▸ Text shown:
- - - - -

Section 8. Registration Rights Agreement; Shareholder Agreement.
          A. As provided in Section 3B, upon the exercise of any Option, Noteholders that are not already existing shareholders of the Company are required to execute and deliver to the Company a joinder agreement evidencing such Noteholder’s accession to the Shareholders Agreement (the “Shareholder Joinder Agreement”). Upon becoming a party to the Shareholders Agreement, a Noteholder shall be entitled to all of the rights and benefits thereof and shall be subject to all of the obligations of a shareholder thereunder.
          B. Upon the exercise of any Option, Noteholders will be entitled (but shall not be obligated) to become a party to the Amended and Restated Registration Rights Agreement, dated as of December 29, 2006, among the Company and the shareholders identified therein (as the same may be amended, modified or supplemented from time to time) (the “Registration Rights Agreement”). If a Noteholder is not already, but wishes to become, a party to the Registration Rights Agreement, such Noteholder will be required to execute and deliver to the Company a joinder agreement evidencing such Noteholder’s accession to the Registration Rights Agreement (the “Registration Rights Joinder Agreement”, and together with the Shareholder Joinder Agreement, the “Joinder Agreements”).
          C. Upon the request of a Noteholder, the Company will provide to the Noteholder copies of the most recently executed versions of the Registration Rights Agreement and Shareholders Agreement, together with all amendments or other modifications thereto. Prior to becoming a party to the Registration Rights Agreement and the Shareholder Agreement, a Noteholder shall have no rights thereunder, including no rights to consent to any amendments that may be made after the date hereof but prior to the date of such Noteholder becoming a party thereto.
          D. The Option Shares to be issued to an exercising Noteholder are being issued pursuant to an exemption from registration under the Securities Act and applicable state securities laws and may only be transferred, sold or otherwise disposed of if registered, or an exemption from registration is available under the Securities Act and applicable state securities laws. Pursuant to the Notice of Exercise, an exercising Noteholder will be required to make certain representations in relation to the exemption from registration being relied on by the Company in connection with the issuance of the Option Shares. In addition, the Option Shares are subject to the restrictions on transfer set forth in the Shareholders Agreement.
Section 9. No Rights or Liabilities as Shareholder.
     No holder, as such, of any Option shall be entitled to vote, receive dividends or be deemed the holder of any Option Shares which may at any time be issuable on the exercise of an Option for any purpose whatever, nor shall anything contained herein be construed to confer upon the holder of any Option, as such, any of the rights of a shareholder of the Company or any right to vote for the election of directors or upon any matter submitted to shareholders at any meeting thereof, or to give or withhold consent to any corporate action (whether upon any recapitalization, issuance of stock, reclassification of stock, change of par value or change of stock to no par value, consolidation, merger, conveyance or otherwise), or to receive notice of meetings or other actions affecting shareholders or to receive dividend or subscription rights, or otherwise, until such Option shall have been exercised in accordance with the provisions hereof. Without limiting or otherwise modifying Section 6 hereof, no provision hereof, in the absence of affirmative action by a Noteholder to exchange its Notes for Option Shares shall give rise to

29


 

any liability of such holder as a shareholder of the Company, whether such liability is asserted by the Company or by creditors of the Company.

- - - - -

▸ Data entries:

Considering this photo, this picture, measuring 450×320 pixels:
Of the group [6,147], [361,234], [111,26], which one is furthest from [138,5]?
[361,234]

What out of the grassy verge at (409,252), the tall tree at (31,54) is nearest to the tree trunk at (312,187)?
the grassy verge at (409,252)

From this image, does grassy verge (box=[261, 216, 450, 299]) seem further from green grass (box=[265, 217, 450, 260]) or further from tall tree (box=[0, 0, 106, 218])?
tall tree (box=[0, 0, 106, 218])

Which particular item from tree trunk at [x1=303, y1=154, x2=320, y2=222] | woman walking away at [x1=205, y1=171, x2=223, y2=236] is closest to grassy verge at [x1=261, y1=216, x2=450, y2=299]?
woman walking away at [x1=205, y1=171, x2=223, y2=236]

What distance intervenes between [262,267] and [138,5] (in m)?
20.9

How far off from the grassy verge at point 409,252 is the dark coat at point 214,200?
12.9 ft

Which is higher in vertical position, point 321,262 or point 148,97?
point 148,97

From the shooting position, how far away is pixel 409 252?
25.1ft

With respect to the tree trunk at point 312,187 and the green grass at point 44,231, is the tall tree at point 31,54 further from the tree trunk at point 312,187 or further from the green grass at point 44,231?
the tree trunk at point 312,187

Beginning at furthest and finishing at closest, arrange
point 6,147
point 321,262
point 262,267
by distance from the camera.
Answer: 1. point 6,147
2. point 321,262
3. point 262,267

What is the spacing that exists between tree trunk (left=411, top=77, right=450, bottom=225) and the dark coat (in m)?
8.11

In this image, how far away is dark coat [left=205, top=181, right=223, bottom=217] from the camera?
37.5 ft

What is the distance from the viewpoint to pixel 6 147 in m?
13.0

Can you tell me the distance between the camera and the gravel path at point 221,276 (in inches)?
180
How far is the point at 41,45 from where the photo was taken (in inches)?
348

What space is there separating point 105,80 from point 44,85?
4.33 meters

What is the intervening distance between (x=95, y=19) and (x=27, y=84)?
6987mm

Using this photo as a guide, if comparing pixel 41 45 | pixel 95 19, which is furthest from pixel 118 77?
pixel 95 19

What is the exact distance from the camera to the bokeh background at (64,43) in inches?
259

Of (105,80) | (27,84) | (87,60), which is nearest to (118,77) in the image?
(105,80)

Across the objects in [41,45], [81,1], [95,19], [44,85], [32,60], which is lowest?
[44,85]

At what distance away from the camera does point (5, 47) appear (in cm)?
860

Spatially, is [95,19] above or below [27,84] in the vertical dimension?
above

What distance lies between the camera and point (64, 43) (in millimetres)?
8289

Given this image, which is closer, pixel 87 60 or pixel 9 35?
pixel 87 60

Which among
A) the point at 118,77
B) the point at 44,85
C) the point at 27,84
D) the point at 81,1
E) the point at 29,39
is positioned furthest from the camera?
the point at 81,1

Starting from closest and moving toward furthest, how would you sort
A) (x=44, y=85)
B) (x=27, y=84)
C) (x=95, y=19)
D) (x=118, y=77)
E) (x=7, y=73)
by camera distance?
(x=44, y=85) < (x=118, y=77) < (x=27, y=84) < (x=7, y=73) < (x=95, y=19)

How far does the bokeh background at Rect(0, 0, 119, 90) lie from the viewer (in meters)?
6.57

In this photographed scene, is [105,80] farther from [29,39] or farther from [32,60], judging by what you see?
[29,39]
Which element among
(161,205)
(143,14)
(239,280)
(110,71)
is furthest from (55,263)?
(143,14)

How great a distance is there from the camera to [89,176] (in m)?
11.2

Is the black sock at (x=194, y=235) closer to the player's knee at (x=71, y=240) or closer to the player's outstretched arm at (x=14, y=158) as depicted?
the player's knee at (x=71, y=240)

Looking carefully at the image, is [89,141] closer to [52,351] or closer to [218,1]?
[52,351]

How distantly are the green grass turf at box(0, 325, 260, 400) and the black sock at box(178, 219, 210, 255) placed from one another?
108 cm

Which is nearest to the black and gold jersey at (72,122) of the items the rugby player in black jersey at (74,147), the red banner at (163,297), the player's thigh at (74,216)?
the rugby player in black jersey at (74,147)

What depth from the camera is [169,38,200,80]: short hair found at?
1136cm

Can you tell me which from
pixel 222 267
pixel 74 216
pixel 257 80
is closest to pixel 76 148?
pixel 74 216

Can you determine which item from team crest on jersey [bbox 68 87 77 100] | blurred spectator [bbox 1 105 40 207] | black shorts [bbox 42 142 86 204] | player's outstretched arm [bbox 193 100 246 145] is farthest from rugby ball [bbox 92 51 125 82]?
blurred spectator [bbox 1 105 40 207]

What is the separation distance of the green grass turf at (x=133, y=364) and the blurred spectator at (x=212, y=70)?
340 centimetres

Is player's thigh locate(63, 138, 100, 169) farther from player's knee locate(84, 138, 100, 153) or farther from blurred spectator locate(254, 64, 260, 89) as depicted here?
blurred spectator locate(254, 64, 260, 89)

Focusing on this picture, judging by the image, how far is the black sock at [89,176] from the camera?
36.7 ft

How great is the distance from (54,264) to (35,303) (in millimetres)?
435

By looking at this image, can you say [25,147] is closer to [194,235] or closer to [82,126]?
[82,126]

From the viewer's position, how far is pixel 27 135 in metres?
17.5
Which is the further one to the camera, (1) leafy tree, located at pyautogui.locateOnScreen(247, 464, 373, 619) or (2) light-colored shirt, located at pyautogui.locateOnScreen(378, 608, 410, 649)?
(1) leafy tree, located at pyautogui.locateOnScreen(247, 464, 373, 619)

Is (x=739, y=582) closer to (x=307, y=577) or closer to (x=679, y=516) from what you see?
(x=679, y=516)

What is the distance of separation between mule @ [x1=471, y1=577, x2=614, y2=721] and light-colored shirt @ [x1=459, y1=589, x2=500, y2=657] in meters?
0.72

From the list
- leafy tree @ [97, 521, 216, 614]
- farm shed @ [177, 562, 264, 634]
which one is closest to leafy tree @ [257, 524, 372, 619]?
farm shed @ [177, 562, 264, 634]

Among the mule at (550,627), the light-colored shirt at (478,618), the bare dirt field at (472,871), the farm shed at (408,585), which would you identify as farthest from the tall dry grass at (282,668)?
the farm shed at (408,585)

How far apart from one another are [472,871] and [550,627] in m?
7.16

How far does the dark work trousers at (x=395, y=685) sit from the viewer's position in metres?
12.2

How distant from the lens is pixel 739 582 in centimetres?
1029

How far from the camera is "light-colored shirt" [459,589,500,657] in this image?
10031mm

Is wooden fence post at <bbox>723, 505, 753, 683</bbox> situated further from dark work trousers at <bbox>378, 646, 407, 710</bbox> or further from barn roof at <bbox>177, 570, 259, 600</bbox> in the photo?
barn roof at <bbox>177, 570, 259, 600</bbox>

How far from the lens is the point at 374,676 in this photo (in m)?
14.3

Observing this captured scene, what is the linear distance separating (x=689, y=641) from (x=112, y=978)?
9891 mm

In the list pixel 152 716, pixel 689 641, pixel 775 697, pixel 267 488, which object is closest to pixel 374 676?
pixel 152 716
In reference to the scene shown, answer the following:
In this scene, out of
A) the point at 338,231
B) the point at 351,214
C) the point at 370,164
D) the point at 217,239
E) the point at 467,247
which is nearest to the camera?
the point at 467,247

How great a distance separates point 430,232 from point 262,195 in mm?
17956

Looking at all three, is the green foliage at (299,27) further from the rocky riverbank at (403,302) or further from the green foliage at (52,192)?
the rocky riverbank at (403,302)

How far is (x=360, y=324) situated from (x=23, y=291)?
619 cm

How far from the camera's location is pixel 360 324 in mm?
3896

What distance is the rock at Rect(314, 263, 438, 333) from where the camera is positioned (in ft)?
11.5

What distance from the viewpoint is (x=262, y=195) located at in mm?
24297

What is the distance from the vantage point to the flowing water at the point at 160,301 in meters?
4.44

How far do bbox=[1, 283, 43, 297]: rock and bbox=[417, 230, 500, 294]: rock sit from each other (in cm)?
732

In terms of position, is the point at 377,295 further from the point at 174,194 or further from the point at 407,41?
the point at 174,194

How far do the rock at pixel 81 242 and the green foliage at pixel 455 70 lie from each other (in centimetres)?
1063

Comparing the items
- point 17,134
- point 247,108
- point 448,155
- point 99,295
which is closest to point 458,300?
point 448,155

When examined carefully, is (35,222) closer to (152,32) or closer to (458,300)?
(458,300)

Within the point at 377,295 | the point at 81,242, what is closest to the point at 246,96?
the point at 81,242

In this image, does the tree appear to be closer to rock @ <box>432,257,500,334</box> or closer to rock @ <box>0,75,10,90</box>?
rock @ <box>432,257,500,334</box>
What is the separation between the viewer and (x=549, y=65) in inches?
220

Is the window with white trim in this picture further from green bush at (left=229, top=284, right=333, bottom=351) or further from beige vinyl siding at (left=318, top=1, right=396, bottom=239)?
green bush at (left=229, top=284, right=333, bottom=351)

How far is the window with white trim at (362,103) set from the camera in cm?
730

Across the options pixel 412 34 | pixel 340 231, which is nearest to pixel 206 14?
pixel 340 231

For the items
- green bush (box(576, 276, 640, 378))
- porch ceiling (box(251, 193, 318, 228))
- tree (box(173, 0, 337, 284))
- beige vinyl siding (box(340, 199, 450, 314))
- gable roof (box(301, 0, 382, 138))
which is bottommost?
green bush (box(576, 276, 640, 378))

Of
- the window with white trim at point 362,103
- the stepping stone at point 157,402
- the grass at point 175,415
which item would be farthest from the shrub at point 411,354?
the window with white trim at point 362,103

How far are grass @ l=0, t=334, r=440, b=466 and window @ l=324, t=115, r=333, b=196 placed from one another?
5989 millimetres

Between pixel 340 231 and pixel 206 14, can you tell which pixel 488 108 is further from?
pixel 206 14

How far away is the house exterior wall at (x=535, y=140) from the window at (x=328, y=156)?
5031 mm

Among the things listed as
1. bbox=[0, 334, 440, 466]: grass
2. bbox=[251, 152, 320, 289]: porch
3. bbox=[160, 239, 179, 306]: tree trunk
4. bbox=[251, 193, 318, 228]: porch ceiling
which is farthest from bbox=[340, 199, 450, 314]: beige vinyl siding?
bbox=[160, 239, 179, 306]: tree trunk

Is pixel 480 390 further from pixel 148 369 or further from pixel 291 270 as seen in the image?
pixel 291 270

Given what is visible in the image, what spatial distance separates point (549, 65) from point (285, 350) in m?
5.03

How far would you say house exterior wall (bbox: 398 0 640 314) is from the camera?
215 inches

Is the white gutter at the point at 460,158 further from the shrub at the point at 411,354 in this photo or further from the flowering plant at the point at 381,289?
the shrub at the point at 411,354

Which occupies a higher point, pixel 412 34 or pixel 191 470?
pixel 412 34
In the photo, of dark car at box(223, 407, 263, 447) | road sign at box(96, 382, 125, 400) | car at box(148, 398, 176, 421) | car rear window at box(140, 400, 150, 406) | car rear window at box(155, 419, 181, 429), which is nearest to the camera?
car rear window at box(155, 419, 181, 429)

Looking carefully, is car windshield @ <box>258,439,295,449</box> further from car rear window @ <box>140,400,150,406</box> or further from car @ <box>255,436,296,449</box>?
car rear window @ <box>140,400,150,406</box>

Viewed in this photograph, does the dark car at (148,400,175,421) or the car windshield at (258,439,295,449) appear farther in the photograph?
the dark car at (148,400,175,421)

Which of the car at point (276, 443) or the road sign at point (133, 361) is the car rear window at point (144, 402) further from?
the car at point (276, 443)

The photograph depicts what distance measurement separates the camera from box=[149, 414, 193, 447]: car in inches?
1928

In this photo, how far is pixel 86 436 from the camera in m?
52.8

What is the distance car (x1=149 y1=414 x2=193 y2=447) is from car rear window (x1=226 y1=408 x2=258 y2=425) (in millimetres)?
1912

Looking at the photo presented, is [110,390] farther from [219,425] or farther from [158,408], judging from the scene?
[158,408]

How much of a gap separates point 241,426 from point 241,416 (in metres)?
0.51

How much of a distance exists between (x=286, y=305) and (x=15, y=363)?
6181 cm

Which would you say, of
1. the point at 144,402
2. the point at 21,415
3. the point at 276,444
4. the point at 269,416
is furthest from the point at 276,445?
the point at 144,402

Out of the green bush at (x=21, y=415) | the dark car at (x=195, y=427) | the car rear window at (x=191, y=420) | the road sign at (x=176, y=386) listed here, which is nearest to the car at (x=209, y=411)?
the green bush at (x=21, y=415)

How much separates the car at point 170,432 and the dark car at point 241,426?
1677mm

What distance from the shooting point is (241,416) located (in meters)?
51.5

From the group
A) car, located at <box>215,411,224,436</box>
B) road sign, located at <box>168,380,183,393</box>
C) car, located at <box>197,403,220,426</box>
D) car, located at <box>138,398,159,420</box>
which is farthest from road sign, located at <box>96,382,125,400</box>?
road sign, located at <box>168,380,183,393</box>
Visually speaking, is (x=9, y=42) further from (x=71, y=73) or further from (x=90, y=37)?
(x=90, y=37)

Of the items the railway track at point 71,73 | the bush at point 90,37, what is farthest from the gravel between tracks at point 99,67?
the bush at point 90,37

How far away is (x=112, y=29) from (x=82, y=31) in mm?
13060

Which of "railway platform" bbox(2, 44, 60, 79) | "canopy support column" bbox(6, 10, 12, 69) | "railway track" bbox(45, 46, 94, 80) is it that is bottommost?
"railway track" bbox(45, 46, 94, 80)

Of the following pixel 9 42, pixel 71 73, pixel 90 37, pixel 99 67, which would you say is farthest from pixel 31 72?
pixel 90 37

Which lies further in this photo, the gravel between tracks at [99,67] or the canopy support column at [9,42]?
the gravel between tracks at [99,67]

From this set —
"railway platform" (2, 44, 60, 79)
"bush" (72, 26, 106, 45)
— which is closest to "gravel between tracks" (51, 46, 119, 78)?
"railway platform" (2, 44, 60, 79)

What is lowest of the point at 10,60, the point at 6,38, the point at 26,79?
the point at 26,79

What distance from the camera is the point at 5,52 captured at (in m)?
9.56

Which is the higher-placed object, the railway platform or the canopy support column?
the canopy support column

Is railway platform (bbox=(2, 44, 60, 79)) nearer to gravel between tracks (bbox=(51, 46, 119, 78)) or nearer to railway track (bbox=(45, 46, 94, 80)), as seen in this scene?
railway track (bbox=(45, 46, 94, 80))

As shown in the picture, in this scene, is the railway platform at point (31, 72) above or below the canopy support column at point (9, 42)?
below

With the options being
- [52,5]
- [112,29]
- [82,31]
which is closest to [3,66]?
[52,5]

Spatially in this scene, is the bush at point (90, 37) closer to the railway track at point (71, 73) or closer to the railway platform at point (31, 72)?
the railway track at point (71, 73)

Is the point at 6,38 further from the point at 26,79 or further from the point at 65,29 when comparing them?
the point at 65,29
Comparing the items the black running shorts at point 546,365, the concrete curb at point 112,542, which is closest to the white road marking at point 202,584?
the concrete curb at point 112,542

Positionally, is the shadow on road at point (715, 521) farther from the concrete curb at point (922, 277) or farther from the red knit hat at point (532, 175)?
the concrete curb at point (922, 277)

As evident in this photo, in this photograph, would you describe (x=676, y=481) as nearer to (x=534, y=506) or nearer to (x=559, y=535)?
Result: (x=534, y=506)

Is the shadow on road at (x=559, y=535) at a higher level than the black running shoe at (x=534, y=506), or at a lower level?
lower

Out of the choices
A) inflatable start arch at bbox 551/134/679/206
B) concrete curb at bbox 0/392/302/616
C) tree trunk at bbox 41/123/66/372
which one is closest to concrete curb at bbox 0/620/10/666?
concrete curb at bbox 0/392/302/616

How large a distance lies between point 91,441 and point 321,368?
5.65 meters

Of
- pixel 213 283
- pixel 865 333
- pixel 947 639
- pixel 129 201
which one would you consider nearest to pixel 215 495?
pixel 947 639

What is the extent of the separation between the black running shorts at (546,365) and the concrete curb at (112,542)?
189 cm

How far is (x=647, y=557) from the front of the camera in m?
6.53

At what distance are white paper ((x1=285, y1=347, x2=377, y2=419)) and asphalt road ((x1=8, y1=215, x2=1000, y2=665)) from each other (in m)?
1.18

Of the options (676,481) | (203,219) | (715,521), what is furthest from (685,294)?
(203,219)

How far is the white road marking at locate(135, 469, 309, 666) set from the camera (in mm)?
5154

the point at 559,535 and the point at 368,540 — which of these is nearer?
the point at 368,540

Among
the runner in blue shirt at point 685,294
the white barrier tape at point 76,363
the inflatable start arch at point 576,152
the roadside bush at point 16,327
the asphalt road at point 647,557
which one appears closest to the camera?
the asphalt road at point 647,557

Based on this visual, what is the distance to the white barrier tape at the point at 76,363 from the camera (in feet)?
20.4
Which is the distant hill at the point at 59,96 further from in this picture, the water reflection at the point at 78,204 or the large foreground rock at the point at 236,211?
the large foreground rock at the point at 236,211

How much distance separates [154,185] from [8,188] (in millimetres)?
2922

- - - - -

▸ Problem to solve:
Please translate this sentence from the agreement excerpt into Spanish: "Upon the request of a Noteholder, the Company will provide to the Noteholder copies of the most recently executed versions of the Registration Rights Agreement and Shareholders Agreement, together with all amendments or other modifications thereto." Work only from the agreement excerpt.

▸ Response for this exercise:
A solicitud de un Tenedor de Pagarés, la Compañía proporcionará al Tenedor de Pagarés copias de las versiones firmadas más recientes del Acuerdo de Derechos de Registro y del Acuerdo de Accionistas, junto con todas las enmiendas u otras modificaciones a los mismos.